# Work required:
Starting at the line with "MH370: Tìm thấy" and ending at the line with "Indonesian Man Meets", print exactly the lines of the entries below. Pictures do not belong in the copy.

Web page caption snippets
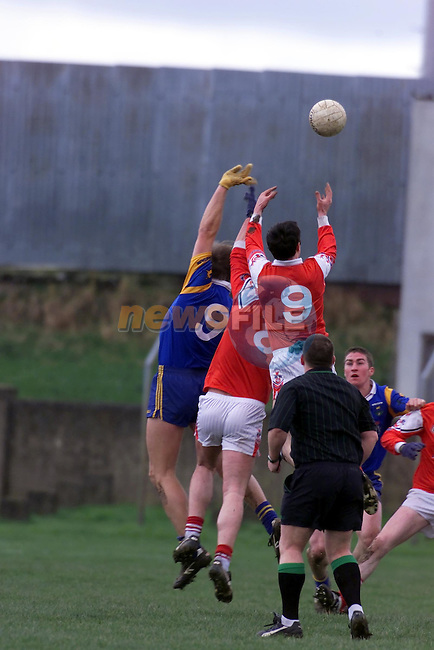 Louths No 9 martin Farrelly grabs the breaking ball from the hand of fellow team mate Seamus O'Hanlon and wicklow's Fergus daly..Picture Fran Caffrey Newsfile.
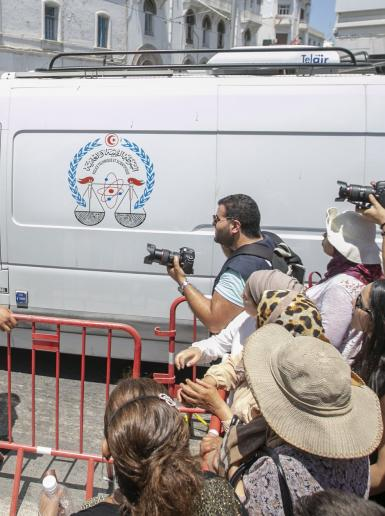 تفجير انتحاري يستهدف السفارة الفرنسية وسط العاصمة التونسية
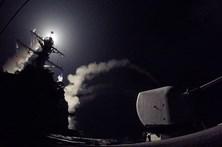 Veja o momento do lançamento dos mísseis contra a Síria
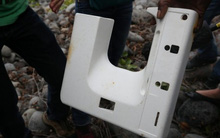 """Vụ MH370: Tìm thấy """"cửa số máy bay"""" bằng nhựa"""
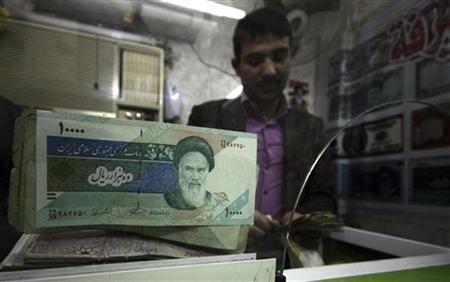 Iran Cari Biang Kerok Penyebab Turunnya Nilai Mata Uang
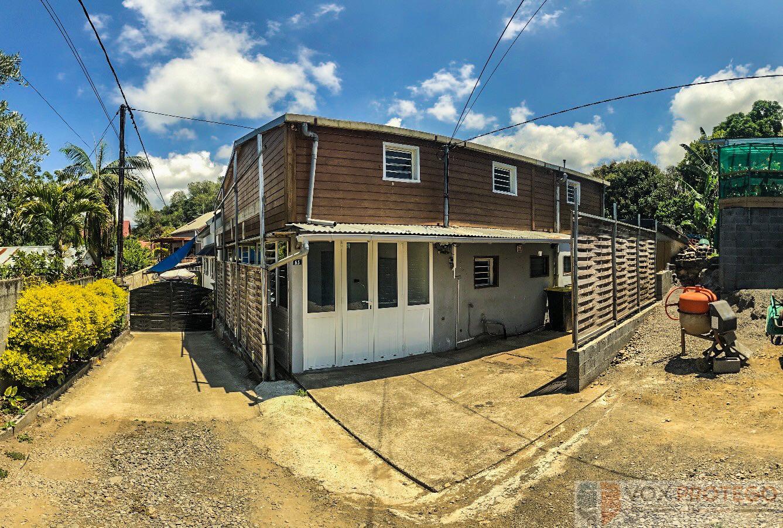 Maison 100 m2 sur petite parcelle - Tampon Trois Mares (Réunion)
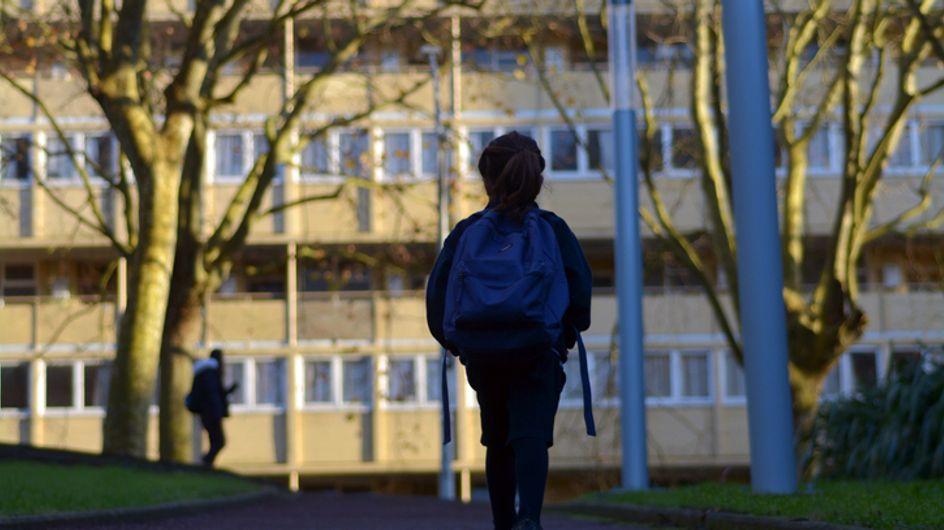 Le gouvernement envisagerait de couper les allocations aux parents des élèves violents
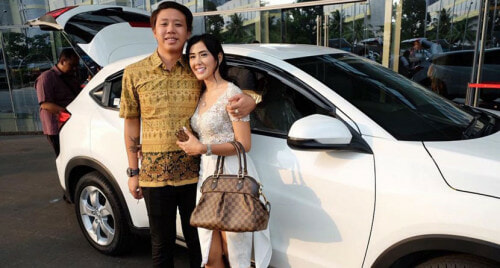 Indonesian Man Meets Woman On Tinder, Gets Married In A Week - World Of Buzz
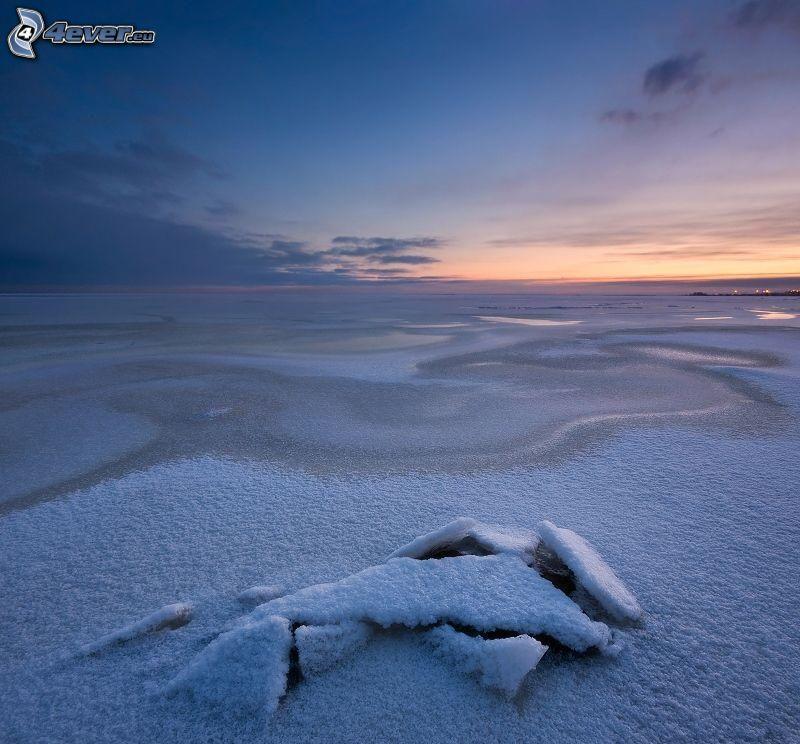la mer gelée, après le coucher du soleil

# Solution:
 """Vụ MH370: Tìm thấy """"cửa số máy bay"""" bằng nhựa"""
 Iran Cari Biang Kerok Penyebab Turunnya Nilai Mata Uang
 Maison 100 m2 sur petite parcelle - Tampon Trois Mares (Réunion)
 Le gouvernement envisagerait de couper les allocations aux parents des élèves violents
 Indonesian Man Meets Woman On Tinder, Gets Married In A Week - World Of Buzz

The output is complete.